The physical act of watching something burn provides closure your brain can witness. It’s complete. It’s done. It’s ash now.
When to use:
- Releasing anger, resentment, or regret
- Letting go of relationships
- Marking endings
- Symbolic death of old identity
Example: “I’m releasing my expectation that my brother will ever acknowledge how he hurt me. I carried this hope for 20 years. I am putting it down now. Not because the hurt did not matter, but because waiting for him to change is costing me my peace.”
RITUAL 2: WATER RELEASE
What you need:
- Paper and pen (preferably dissolvable paper, or regular paper)
- Access to water (river, ocean, lake, even a sink)
- Optional: flowers, stones, or symbolic objects
How it works:
- Write what you’re releasing
- Keep it concise if using dissolvable paper
- Focus on the essence of what you are letting go
- Go to water
- Choose moving water if possible (river, ocean, stream)
- Even a sink or bathtub works
- Speak your release
- Say aloud what you are letting go and why
- Example: “I release my attachment to how this was supposed to go. I accept what is.”
- Release into water
- If dissolvable paper: watch it dissolve
- If regular paper: let it float away or submerge and retrieve later
- If symbolic object: drop a stone or float flowers
- Watch it move away from you
- Stand there until you can no longer see it
- Feel the physical distance increase
Why it works:
Water carries things away. You can see the release happening. It’s not in your hands anymore. It’s moving away from you.
Water also represents flow, cleansing, and natural cycles. Releasing into water connects you to something larger than yourself.
When to use:
- Grief and loss
- Endings that need gentleness
- Releasing control
- Accepting natural cycles
Example: “I am releasing this friendship. It once gave me so much, and now it is run its course. I’m grateful for what it was. I accept that it is over. I release my grip on what I wish it still could be.”
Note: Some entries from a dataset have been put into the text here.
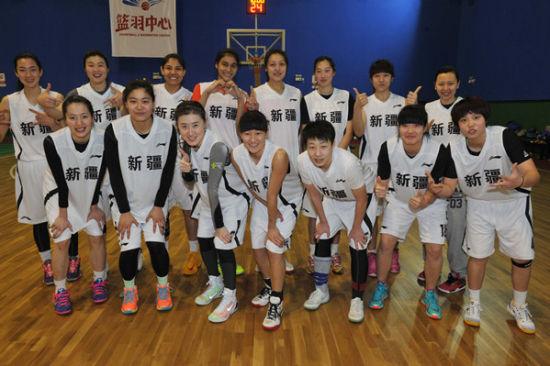 新疆天山女子职业篮球队全体队员(摄于2月10日)。本报记者 姚彤摄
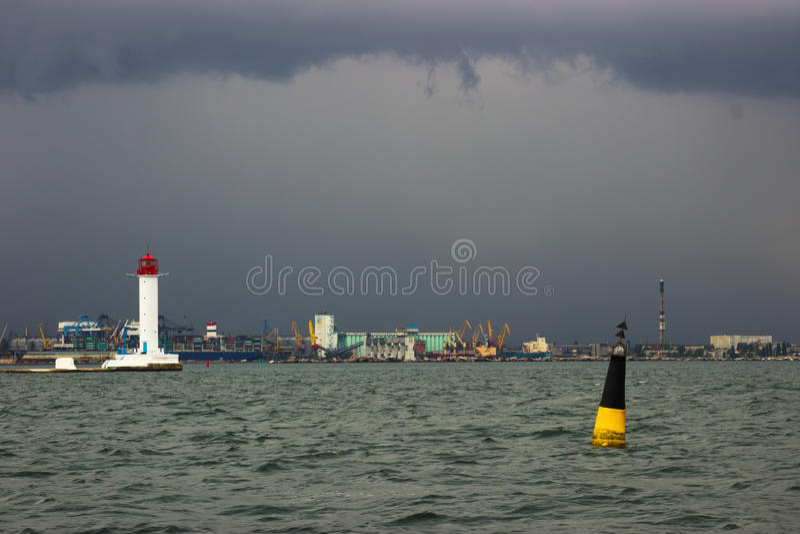 zaczyna burzę Vorontsov latarnia morska w Odessa, Ukraina obraz stock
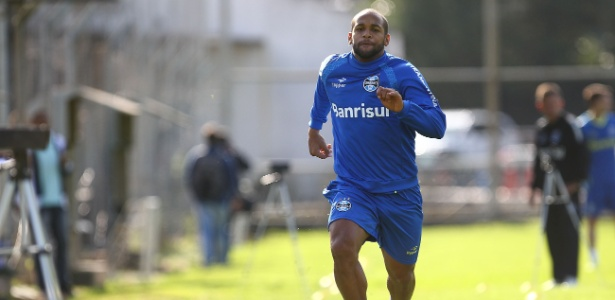 Fellipe Bastos defendeu Vasco, Grêmio e Ponte Preta: perto do Corinthians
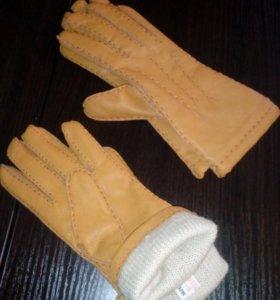 Перчатки кожаные, новые,очень мягкие,с утеплителем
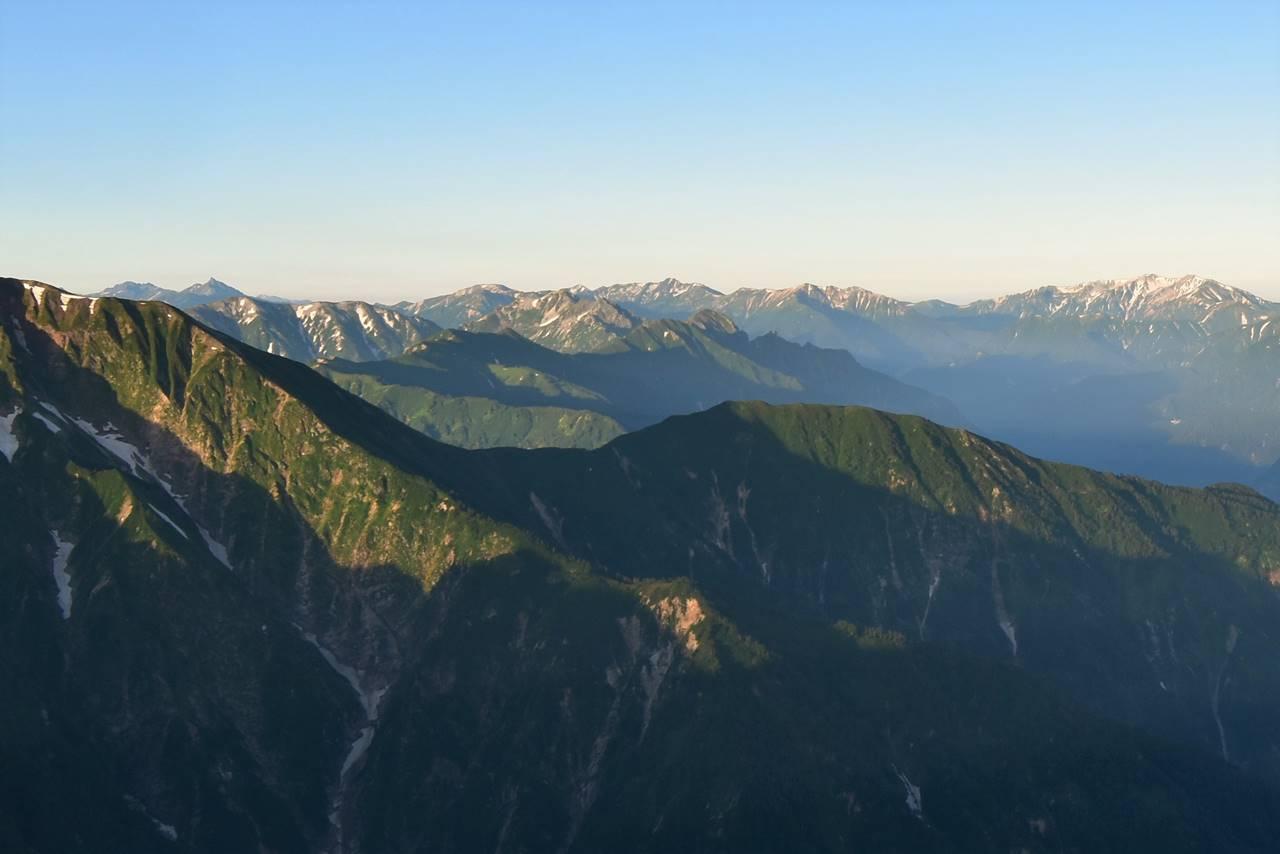 五竜岳山頂からの裏銀座~槍ヶ岳方面の展望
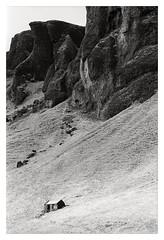 Foss á Síðu, Iceland (2019) (phamnes) Tags: blackandwhitefilm analogfilm sigmalens ishootfilm spring fossasidu iceland epsonv600 135film 35mmfilm 35mm slr xtol rpx25 rollei nikonf5 nikon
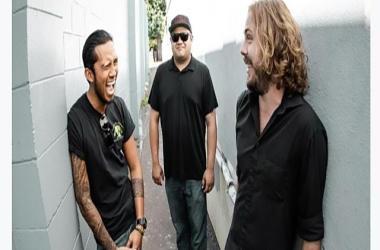 Jason Arcilla and the Rhythm Sons at da Playground Maui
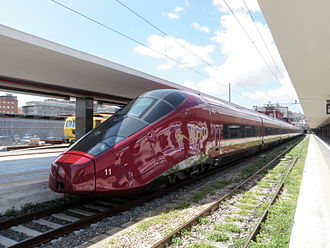 Rail transport in Italy - Image: AGV .italo Napoli 3
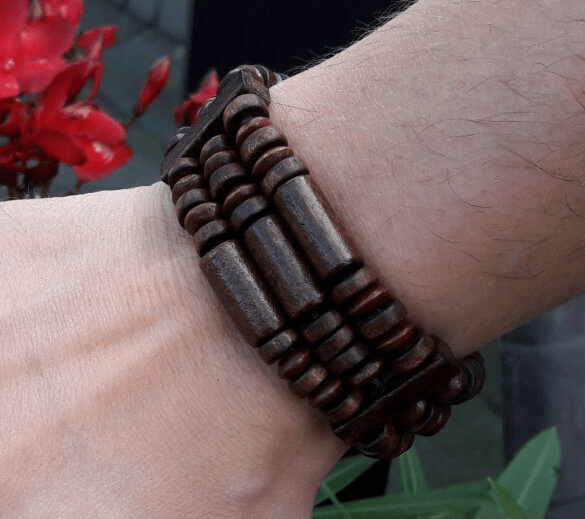 Hlzernes facettiertes Armband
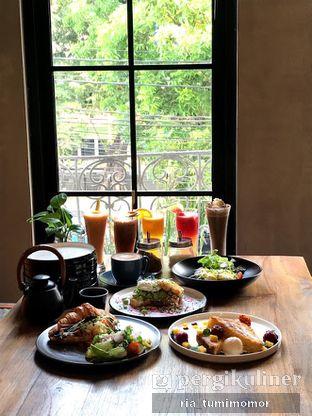 Foto review Burns Cafe oleh Ria Tumimomor IG: @riamrt 5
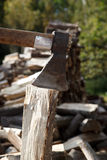 Well used axe on the stump Royalty Free Stock Photography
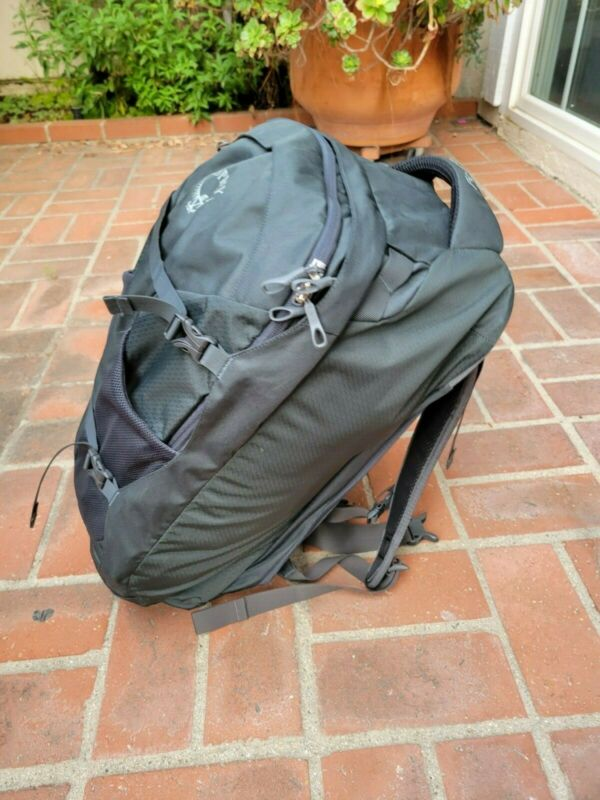 Osprey Farpoint 40 liters S/M Travel Backpack Volcanic Grey. Great condition!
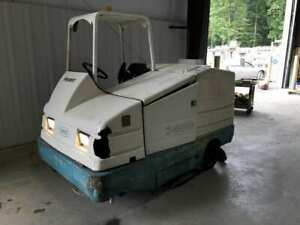 Tennant 7400 Propane powered 45 Ride on Floor Cleaner sweeper W 70 Gallon Tank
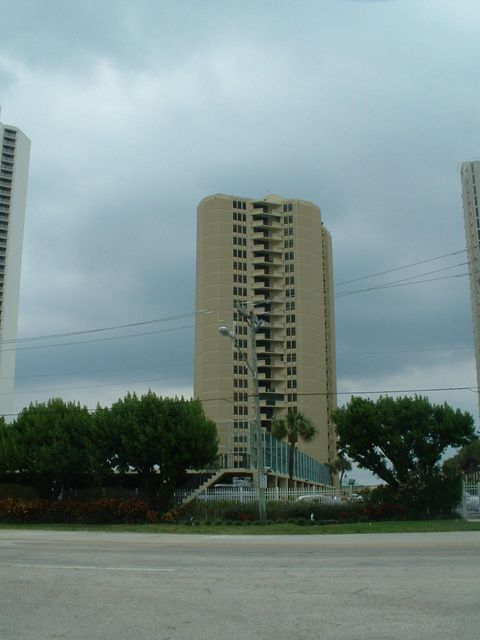 Additional photo for property listing at 2800 N Ocean Drive 2800 N Ocean Drive Riviera Beach, 佛罗里达州 33404 美国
RITUAL 3: THE UNSENT LETTER
What you need:
- Paper and pen (or computer)
- Envelope (optional)
- Time and privacy
How it works:
- Write the letter you will never send
- To a person (living or dead)
- To a past version of yourself
- To a situation or circumstance
- To the universe, god, or whatever you believe in
- Say everything
- Rage, grief, love, confusion, all of it
- Don’t edit. Don’t be nice. Be honest.
- This isn’t for them. It is for you.
- Read it aloud (optional)
- Speak the words into existence
- Hear yourself say what needed saying
- Decide what to do with it
- Burn it (combine with Ritual 1)
- Bury it (combine with Ritual 4)
- Keep it sealed in an envelope (for now or forever)
- Delete it (if digital)
Why it works:
Getting words out of your body and onto paper releases them from circling in your mind. The Zeigarnik effect weakens when you externalize the unfinished.
Writing the letter completes the communication circuit—even if no one receives it. Your brain registers: “I said what needed saying. It is expressed now.”
When to use:
- Things you can’t say to someone (they died, they will not listen, it is unsafe)
- Apologies you can’t make
- Anger you cannot express
- Love that has nowhere to go
Example:
Dear Dad,
I needed you to see me. Not who you wanted me to be, but just me. I spent 30 years trying to become someone you did be proud of, and I still don’t know if you ever really saw me.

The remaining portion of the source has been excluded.